- _Problem to work on_
Print everything from the line containing "Which is true: is" down through the last of the lines below, word for word.

Lines of spatial question data:

━━━━━━━━━━━━━━━━

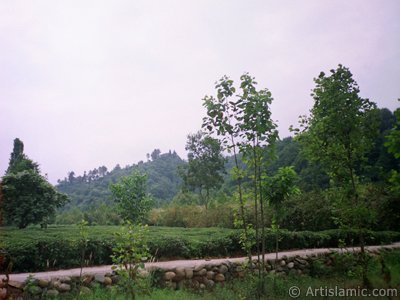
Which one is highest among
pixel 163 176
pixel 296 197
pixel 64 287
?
pixel 163 176

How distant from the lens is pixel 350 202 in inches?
269

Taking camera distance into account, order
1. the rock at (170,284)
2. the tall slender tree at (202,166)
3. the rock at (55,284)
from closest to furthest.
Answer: the rock at (55,284) < the rock at (170,284) < the tall slender tree at (202,166)

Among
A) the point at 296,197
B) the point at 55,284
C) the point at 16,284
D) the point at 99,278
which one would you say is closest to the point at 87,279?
the point at 99,278

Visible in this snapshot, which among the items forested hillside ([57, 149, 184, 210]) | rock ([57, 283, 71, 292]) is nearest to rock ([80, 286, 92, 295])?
rock ([57, 283, 71, 292])

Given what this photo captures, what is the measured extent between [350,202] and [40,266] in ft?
24.0

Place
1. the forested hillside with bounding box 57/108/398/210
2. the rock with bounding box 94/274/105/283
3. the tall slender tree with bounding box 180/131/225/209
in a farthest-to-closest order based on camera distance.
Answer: the tall slender tree with bounding box 180/131/225/209
the forested hillside with bounding box 57/108/398/210
the rock with bounding box 94/274/105/283

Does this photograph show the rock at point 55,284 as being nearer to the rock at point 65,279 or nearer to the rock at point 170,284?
the rock at point 65,279

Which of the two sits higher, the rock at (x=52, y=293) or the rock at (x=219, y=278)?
the rock at (x=52, y=293)

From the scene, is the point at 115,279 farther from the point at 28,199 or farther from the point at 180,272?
the point at 28,199

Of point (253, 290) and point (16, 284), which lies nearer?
point (16, 284)

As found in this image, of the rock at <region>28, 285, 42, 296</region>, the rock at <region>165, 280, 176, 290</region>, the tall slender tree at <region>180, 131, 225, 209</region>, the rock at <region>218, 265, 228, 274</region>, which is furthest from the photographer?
the tall slender tree at <region>180, 131, 225, 209</region>

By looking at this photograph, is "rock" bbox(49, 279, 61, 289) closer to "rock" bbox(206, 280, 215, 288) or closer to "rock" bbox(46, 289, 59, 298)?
"rock" bbox(46, 289, 59, 298)

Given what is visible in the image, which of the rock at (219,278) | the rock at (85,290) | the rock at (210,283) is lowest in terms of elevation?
the rock at (210,283)

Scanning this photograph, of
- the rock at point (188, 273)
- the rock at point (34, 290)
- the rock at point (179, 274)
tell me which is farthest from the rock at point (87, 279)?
the rock at point (188, 273)
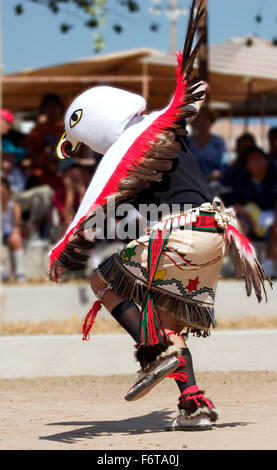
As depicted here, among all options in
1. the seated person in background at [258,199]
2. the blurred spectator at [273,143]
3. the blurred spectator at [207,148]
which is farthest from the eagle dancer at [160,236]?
the blurred spectator at [273,143]

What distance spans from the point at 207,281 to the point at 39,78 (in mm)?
7954

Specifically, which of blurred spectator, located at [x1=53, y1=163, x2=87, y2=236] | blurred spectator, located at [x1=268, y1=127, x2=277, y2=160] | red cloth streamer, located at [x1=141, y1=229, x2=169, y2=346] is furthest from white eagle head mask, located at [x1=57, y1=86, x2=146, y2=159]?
blurred spectator, located at [x1=268, y1=127, x2=277, y2=160]

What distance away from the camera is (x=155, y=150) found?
418 cm

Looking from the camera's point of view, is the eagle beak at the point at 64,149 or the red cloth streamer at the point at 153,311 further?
the eagle beak at the point at 64,149

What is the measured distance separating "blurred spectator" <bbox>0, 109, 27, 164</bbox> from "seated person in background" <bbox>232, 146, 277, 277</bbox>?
270 centimetres

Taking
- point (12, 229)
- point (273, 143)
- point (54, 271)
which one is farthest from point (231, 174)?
point (54, 271)

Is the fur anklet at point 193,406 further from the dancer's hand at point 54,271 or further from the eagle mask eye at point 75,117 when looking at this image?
the eagle mask eye at point 75,117

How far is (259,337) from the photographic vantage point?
6.15 m

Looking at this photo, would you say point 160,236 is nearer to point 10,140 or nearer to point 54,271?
point 54,271

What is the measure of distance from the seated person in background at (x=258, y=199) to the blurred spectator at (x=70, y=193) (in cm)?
170

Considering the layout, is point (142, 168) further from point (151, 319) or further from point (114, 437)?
point (114, 437)

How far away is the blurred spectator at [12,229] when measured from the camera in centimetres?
1008

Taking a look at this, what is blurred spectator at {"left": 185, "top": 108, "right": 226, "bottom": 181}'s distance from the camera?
34.0ft

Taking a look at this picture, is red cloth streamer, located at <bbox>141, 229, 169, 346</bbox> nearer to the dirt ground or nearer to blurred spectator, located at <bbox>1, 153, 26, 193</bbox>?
the dirt ground
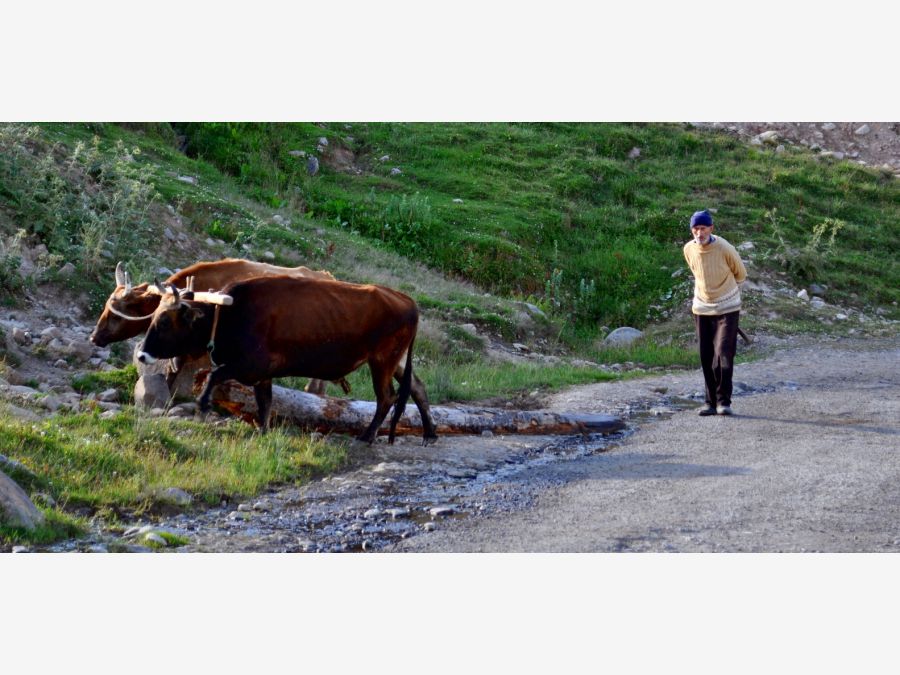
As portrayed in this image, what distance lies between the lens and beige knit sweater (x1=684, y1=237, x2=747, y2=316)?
12203 mm

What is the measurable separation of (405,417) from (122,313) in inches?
128

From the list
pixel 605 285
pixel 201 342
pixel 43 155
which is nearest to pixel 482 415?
pixel 201 342

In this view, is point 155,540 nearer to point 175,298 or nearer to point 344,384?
point 175,298

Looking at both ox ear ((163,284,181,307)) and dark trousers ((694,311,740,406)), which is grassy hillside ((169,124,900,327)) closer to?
dark trousers ((694,311,740,406))

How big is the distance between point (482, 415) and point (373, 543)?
4.02 metres

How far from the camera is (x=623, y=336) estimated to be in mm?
18719

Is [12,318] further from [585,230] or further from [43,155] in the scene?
[585,230]

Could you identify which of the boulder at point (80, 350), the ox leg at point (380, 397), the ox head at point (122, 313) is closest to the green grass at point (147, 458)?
the ox leg at point (380, 397)

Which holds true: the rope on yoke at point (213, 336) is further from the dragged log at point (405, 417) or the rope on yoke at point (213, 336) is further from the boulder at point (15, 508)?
the boulder at point (15, 508)

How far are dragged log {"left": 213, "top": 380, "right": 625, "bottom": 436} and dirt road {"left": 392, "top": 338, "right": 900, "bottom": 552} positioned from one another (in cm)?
71

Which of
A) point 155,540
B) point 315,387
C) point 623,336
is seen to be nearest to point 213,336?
point 315,387

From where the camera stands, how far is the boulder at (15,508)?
7.24 m

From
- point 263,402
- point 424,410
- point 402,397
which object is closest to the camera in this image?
point 263,402

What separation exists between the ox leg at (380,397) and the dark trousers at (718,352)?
3746 mm
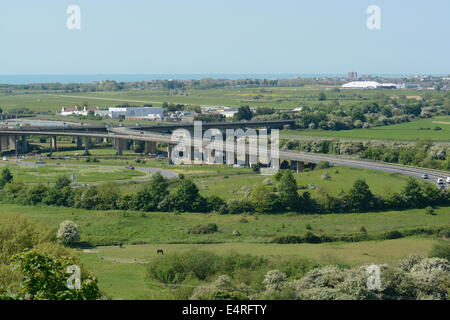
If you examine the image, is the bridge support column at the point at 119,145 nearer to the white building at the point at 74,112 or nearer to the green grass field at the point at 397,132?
the green grass field at the point at 397,132

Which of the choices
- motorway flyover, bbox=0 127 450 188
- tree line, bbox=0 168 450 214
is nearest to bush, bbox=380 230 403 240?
tree line, bbox=0 168 450 214

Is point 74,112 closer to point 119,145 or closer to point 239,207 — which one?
point 119,145

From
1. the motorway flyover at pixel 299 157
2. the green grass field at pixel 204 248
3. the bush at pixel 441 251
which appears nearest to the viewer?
the green grass field at pixel 204 248

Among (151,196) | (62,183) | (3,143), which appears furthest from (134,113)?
(151,196)

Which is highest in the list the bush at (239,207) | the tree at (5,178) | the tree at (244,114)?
the tree at (244,114)

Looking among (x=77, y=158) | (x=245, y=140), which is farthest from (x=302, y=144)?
(x=77, y=158)

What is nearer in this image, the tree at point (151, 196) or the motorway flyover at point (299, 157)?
the tree at point (151, 196)

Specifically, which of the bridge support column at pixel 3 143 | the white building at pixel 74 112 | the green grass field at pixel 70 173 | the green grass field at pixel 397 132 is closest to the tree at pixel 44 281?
the green grass field at pixel 70 173
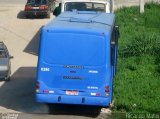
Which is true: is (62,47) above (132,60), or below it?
above

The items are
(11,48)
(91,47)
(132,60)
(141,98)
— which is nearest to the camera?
(91,47)

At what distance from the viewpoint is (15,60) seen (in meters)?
27.8

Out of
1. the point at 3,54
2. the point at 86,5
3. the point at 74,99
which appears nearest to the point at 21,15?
the point at 86,5

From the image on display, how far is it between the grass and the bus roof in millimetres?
2673

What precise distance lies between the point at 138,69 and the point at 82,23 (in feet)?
19.9

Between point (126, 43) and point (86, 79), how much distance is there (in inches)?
429

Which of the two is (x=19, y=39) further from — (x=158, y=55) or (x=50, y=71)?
(x=50, y=71)

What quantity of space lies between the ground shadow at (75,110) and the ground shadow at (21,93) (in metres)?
0.37

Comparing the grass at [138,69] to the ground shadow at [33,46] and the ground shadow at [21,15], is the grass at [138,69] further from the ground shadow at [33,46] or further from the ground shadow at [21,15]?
the ground shadow at [21,15]

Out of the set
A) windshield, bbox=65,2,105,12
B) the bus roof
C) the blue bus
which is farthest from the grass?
the bus roof

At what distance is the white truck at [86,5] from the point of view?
87.7 feet

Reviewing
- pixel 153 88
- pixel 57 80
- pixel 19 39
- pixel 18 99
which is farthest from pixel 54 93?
pixel 19 39

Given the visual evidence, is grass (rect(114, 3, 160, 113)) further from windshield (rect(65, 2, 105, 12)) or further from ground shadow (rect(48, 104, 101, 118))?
windshield (rect(65, 2, 105, 12))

━━━━━━━━━━━━━━━━

- _Expected answer_
Which is true: is (62,47) above (132,60), or below it?
above

The items are
(11,48)
(91,47)
(132,60)
(141,98)
— which is nearest to the camera?
(91,47)

At what distance from the viewpoint is (15,60) seen (in meters)?
27.8

Out of
1. the point at 3,54
2. the point at 86,5
3. the point at 74,99
which appears nearest to the point at 21,15?
the point at 86,5

From the image on display, how far is it between the grass and the bus roof in millimetres?
2673

What precise distance lies between the point at 138,69 and the point at 82,23 (in feet)?
19.9

Between point (126, 43) and point (86, 79), how much distance is there (in inches)?
429

Which of the two is (x=19, y=39) further from — (x=158, y=55) or (x=50, y=71)?
(x=50, y=71)

What quantity of space lies between the ground shadow at (75,110) and the ground shadow at (21,93) (in metres)?
0.37

Comparing the grass at [138,69] to the ground shadow at [33,46] and the ground shadow at [21,15], is the grass at [138,69] further from the ground shadow at [33,46] or further from the ground shadow at [21,15]?
the ground shadow at [21,15]

Out of the set
A) windshield, bbox=65,2,105,12
B) the bus roof
C) the blue bus
which is farthest from the grass?
the bus roof

At what distance is the white truck at [86,5] from the point of view?
87.7 feet

Reviewing
- pixel 153 88
- pixel 57 80
- pixel 19 39
- pixel 18 99
which is farthest from pixel 54 93?
pixel 19 39

Given the visual evidence, is grass (rect(114, 3, 160, 113)) further from windshield (rect(65, 2, 105, 12)) or further from ground shadow (rect(48, 104, 101, 118))?
windshield (rect(65, 2, 105, 12))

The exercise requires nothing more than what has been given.